§ EXCERPT
## Basics of Nerual ODEs or How I Learned the Velocity of a Falling Object

If you recall from your intro physcis class, the velocity of a falling ball at some time with quadratic drag is given by, 

$$ \frac{dv}{dt} = \theta_1 + \theta_2 v^{2} $$

This is simply newtons law stating that the change velocity with respect to time is given by the the the graviational constant (which works to speed up the ball) minus some constant times the square fo the velocity (which works to reduce the speed of the ball). 

Lets say we have some noisy observations, and we want to find the parameters of this ODE that describes the velocity.

Before starting the exercise, you will want to install the `torchdiffeq` package with `pip install torchdiffeq`

In [None]:
from scipy.integrate import odeint #This will solve our ODEs
import numpy as np
import matplotlib.pyplot as plt
from IPython.display import clear_output
%matplotlib inline

def dvdt(v, t, thetas): # velocity of the falling baseball from newton
    ### TODO implement the dynamics function provided above given a list of thetas
    ### Hint: The t argument is just present to make the ode solver happy. It is not actually used in the function.

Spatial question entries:
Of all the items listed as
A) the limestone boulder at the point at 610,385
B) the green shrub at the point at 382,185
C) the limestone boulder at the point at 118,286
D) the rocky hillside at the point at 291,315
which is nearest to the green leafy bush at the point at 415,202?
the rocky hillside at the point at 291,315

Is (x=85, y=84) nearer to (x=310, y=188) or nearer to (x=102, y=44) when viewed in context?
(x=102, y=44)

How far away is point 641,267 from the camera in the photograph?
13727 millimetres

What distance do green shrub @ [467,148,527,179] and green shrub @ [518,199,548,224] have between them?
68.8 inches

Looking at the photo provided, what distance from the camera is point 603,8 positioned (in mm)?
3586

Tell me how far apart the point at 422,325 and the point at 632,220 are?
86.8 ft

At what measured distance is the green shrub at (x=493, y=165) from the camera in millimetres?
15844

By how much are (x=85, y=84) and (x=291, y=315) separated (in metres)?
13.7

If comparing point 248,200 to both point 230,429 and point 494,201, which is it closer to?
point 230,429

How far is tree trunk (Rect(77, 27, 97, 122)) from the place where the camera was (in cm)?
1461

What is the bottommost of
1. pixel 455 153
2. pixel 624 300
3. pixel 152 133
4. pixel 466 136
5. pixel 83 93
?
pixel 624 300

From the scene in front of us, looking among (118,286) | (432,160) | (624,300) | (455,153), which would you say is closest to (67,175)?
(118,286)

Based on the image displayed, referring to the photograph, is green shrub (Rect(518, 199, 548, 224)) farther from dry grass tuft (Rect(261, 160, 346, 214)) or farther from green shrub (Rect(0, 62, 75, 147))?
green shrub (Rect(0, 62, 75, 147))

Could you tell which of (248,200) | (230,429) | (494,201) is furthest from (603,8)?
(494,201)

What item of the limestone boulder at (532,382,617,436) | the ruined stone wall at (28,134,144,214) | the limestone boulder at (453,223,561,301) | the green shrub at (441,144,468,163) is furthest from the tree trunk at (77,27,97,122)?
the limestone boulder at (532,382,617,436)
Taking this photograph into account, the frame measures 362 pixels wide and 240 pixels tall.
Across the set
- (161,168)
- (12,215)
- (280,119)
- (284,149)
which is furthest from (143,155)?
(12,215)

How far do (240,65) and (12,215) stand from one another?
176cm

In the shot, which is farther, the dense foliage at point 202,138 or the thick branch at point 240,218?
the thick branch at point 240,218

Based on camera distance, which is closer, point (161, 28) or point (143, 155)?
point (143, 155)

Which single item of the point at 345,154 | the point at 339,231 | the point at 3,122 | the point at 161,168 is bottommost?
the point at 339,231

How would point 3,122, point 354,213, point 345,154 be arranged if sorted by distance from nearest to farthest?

§ PROBLEM 1
List every module that the code on the page about neural ODEs brings in through an import line.
§ PROBLEM 2
Rewrite the part of the page about neural ODEs starting with "Before starting the" and going on through "in the function.", with "thetas" changed to "params" each time it appears.

§ TASK SOLUTION 1
scipy.integrate
numpy
matplotlib.pyplot
IPython.display

§ TASK SOLUTION 2
Before starting the exercise, you will want to install the `torchdiffeq` package with `pip install torchdiffeq`

In [None]:
from scipy.integrate import odeint #This will solve our ODEs
import numpy as np
import matplotlib.pyplot as plt
from IPython.display import clear_output
%matplotlib inline

def dvdt(v, t, params): # velocity of the falling baseball from newton
    ### TODO implement the dynamics function provided above given a list of params
    ### Hint: The t argument is just present to make the ode solver happy. It is not actually used in the function.